According to embodiments of the invention, the machine learning model is built up from three layers with a specific training methodology in order to achieve both of the above design goals. More specifically, the prediction model 160 may be composed of the following three layers:
The Graph Embedding Layer may be a configured to assign a fixed-dimensional graph embedding vector to each node and relation type in the fused Event and Knowledge Graph 200. As explained above, the fused graph 200 contains all available structural information, including events, knowledge graph nodes, and the links between them. This way it is made sure that the full potential of the available information is made use of. The output of the first layer, i.e. the graph embedding vectors, may serve as the input to the next, i.e. the second layer.
The Event Embedding Layer may be configured to receive as input the graph embedding vectors from the first layer, and to assign to each event a fixed-dimensional event embedding vector.
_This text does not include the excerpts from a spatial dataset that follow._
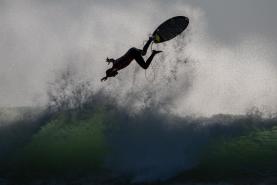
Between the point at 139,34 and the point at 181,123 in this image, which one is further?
the point at 139,34

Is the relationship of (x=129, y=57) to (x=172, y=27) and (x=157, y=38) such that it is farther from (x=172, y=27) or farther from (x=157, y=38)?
(x=172, y=27)

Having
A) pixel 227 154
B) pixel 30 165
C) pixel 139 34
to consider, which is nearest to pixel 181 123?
pixel 227 154

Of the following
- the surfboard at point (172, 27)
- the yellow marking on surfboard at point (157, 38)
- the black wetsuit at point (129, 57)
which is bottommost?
the black wetsuit at point (129, 57)

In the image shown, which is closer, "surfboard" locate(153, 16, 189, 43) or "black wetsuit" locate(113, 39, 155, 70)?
"black wetsuit" locate(113, 39, 155, 70)

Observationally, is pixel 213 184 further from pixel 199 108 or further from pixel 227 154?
pixel 199 108

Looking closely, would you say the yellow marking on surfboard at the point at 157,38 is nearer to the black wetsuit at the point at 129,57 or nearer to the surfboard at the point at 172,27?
the surfboard at the point at 172,27

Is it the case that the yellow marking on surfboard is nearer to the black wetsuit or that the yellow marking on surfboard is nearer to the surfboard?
the surfboard

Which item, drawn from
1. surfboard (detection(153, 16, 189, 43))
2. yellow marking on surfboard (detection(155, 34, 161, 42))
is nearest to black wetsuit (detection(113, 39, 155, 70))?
yellow marking on surfboard (detection(155, 34, 161, 42))

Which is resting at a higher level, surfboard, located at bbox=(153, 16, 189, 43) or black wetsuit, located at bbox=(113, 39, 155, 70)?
surfboard, located at bbox=(153, 16, 189, 43)

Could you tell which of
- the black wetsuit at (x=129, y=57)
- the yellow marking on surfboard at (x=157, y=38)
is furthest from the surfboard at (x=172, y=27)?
the black wetsuit at (x=129, y=57)

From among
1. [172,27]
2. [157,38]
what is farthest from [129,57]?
[172,27]

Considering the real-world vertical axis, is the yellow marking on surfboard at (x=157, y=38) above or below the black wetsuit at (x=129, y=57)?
above

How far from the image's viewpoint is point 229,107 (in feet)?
60.2

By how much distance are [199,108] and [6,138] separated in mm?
4947
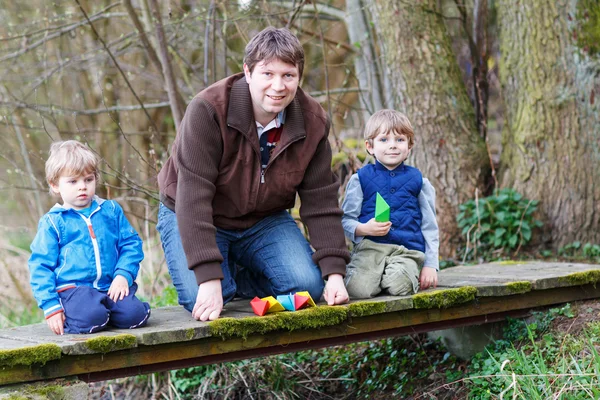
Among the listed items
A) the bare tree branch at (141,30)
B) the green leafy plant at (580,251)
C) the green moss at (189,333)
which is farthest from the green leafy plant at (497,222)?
the green moss at (189,333)

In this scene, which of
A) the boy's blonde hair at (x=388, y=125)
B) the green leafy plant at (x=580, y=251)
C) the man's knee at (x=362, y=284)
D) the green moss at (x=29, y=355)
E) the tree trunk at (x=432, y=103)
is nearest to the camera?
the green moss at (x=29, y=355)

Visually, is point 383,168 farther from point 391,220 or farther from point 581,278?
point 581,278

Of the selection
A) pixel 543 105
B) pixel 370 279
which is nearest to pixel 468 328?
pixel 370 279

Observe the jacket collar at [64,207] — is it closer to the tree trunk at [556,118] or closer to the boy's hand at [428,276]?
the boy's hand at [428,276]

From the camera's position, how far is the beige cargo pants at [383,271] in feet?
13.0

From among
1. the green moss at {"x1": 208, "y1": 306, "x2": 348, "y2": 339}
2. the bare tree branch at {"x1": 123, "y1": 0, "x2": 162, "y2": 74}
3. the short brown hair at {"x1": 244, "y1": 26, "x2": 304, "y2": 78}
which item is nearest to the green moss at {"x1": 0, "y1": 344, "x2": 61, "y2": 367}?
the green moss at {"x1": 208, "y1": 306, "x2": 348, "y2": 339}

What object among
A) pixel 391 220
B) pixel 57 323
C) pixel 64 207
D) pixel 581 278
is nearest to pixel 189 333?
pixel 57 323

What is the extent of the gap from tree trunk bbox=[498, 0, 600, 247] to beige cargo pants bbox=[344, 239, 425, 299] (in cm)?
225

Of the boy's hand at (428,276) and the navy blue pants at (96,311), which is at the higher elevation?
the navy blue pants at (96,311)

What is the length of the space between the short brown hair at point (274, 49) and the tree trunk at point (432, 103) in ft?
8.73

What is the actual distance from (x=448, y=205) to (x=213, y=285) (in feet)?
10.6

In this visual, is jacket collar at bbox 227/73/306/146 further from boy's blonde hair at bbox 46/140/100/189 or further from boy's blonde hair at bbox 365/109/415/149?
boy's blonde hair at bbox 46/140/100/189

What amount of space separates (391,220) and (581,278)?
130cm

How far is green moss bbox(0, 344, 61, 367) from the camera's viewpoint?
9.28ft
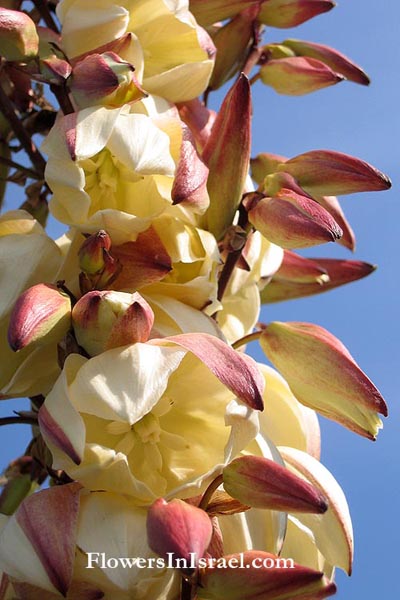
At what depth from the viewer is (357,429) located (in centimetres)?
81

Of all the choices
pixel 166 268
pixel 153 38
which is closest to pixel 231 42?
pixel 153 38

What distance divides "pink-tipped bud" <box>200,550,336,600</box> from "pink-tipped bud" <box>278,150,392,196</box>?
360 millimetres

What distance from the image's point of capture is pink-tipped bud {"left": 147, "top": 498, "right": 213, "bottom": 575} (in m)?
0.62

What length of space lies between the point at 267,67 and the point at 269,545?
0.60m

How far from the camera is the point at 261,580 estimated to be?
0.66 metres

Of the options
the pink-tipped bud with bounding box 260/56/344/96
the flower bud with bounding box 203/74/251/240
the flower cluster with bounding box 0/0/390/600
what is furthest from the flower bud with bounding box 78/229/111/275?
the pink-tipped bud with bounding box 260/56/344/96

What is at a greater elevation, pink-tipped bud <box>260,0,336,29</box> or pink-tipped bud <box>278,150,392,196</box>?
pink-tipped bud <box>260,0,336,29</box>

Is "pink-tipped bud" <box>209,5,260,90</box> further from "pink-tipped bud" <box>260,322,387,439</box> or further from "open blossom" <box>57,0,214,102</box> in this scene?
"pink-tipped bud" <box>260,322,387,439</box>

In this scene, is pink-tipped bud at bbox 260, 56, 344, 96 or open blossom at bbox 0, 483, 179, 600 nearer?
open blossom at bbox 0, 483, 179, 600

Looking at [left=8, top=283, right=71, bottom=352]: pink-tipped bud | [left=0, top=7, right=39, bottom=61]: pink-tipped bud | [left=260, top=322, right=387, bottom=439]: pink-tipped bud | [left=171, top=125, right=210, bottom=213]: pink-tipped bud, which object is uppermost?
[left=0, top=7, right=39, bottom=61]: pink-tipped bud

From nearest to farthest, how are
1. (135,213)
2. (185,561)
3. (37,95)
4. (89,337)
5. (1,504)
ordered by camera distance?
(185,561), (89,337), (135,213), (1,504), (37,95)

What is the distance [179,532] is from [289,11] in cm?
72

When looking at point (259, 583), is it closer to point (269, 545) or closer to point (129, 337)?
point (269, 545)

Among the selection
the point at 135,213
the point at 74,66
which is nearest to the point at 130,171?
the point at 135,213
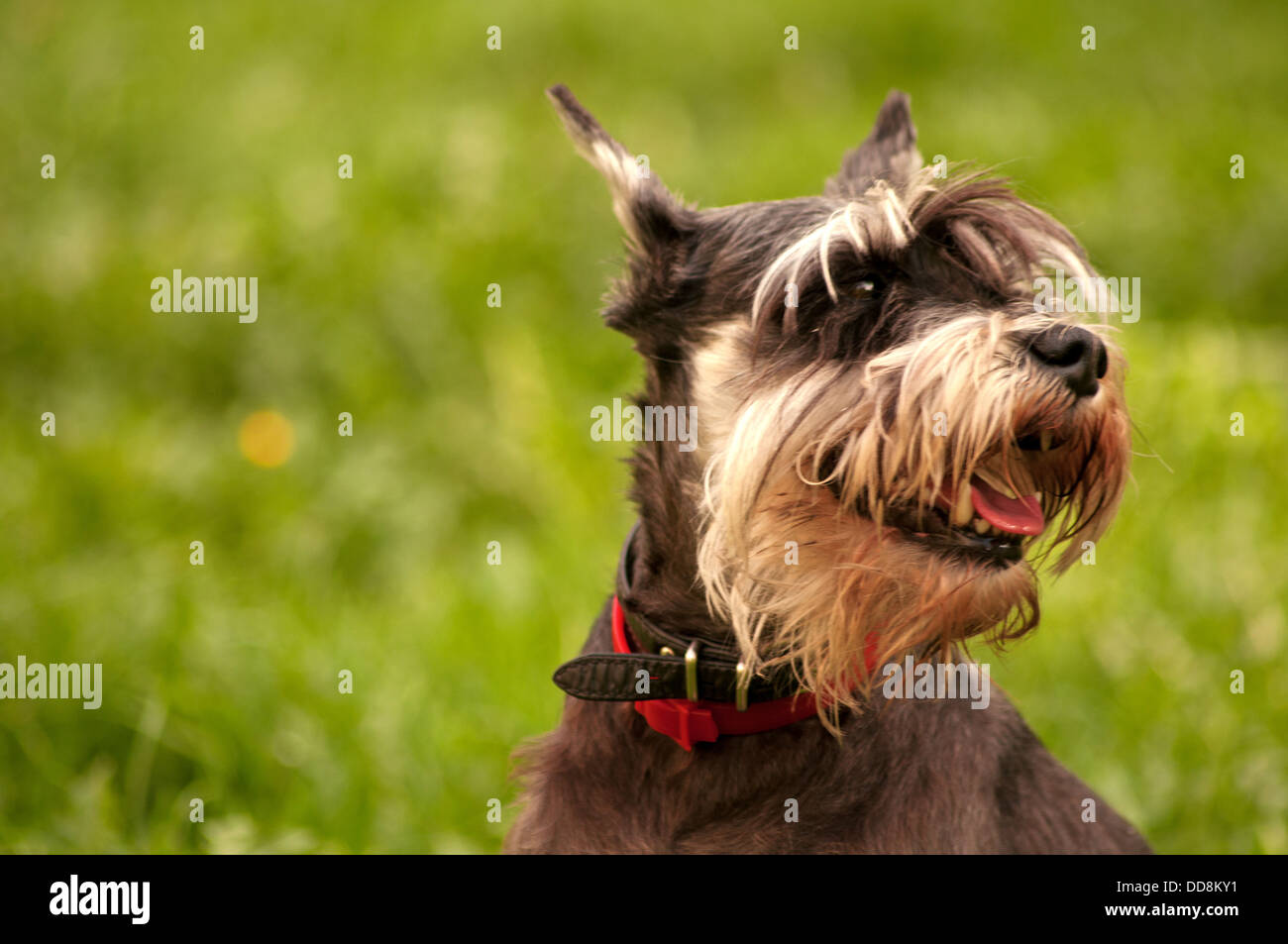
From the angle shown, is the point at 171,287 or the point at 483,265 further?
the point at 483,265

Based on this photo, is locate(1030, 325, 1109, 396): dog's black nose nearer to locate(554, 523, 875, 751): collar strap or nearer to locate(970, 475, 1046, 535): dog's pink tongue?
locate(970, 475, 1046, 535): dog's pink tongue

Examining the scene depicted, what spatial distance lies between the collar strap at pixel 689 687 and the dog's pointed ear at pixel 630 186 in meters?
1.10

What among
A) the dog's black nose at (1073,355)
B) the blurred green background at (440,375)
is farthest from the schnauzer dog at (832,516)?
the blurred green background at (440,375)

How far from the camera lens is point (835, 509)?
129 inches

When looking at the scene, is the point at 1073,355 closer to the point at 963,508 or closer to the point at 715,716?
the point at 963,508

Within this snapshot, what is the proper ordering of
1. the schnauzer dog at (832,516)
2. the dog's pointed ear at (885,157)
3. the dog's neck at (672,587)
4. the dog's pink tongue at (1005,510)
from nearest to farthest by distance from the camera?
the schnauzer dog at (832,516) → the dog's pink tongue at (1005,510) → the dog's neck at (672,587) → the dog's pointed ear at (885,157)

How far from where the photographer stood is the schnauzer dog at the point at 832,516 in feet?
10.2

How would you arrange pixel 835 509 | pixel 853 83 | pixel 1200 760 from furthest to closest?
1. pixel 853 83
2. pixel 1200 760
3. pixel 835 509

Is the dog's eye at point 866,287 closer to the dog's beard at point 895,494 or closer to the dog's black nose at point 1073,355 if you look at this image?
the dog's beard at point 895,494
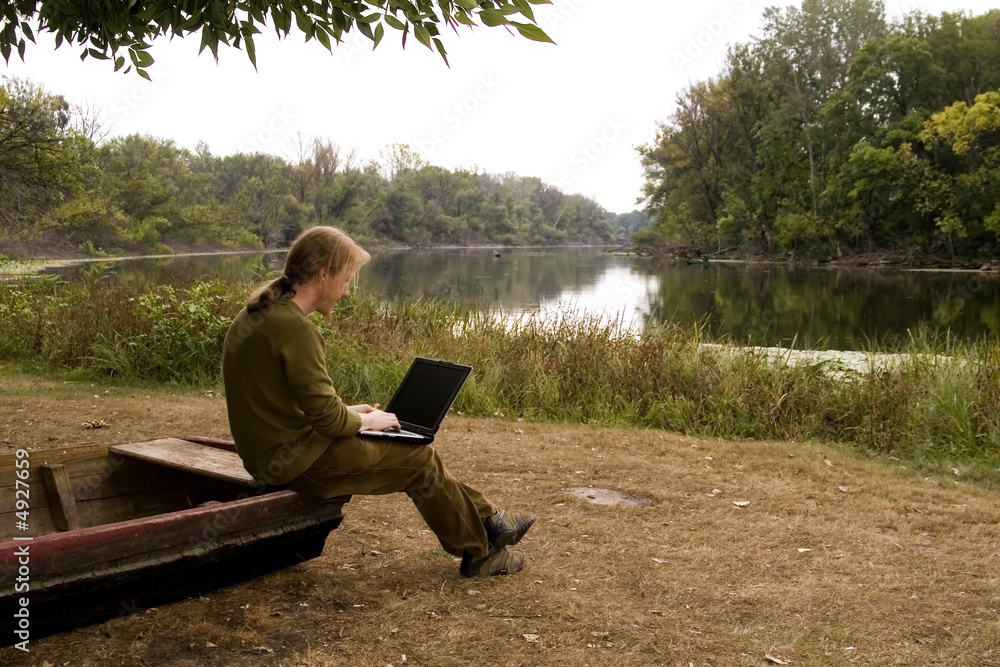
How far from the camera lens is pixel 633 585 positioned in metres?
Answer: 3.83

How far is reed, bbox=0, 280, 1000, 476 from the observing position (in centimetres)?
798

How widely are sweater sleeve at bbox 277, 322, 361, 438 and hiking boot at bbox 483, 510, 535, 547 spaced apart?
85cm

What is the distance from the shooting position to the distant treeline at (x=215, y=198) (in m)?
20.2

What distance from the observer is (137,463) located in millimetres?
3799

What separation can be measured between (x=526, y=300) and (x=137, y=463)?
63.7ft

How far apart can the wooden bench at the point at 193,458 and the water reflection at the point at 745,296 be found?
8417 millimetres

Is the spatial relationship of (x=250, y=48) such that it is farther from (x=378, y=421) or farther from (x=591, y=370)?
(x=591, y=370)

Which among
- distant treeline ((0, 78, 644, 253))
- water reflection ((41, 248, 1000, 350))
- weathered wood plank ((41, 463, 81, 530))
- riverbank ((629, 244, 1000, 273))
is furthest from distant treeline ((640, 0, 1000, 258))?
weathered wood plank ((41, 463, 81, 530))

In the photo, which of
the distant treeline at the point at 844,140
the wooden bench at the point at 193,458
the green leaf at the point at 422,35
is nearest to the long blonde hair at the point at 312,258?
the wooden bench at the point at 193,458

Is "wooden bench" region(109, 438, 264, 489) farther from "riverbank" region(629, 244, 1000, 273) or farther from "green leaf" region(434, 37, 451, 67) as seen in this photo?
"riverbank" region(629, 244, 1000, 273)

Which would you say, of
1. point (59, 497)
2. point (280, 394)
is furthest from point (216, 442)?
point (280, 394)

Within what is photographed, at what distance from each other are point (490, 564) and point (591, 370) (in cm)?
568

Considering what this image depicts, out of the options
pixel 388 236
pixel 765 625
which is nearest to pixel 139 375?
pixel 765 625

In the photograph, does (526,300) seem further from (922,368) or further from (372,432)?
(372,432)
This vector may be determined by a parameterized function mapping the graph neighborhood (e.g. 2-hop neighborhood) of any event in the fused event and knowledge graph 200 to a fixed-dimensional vector.
In this context, it is important to note that events are also nodes of the fused graph 200, so already in the first layer they have received an embedding vector. However, in the second layer they receive an embedding vector that only depends on their neighborhood in the knowledge graph.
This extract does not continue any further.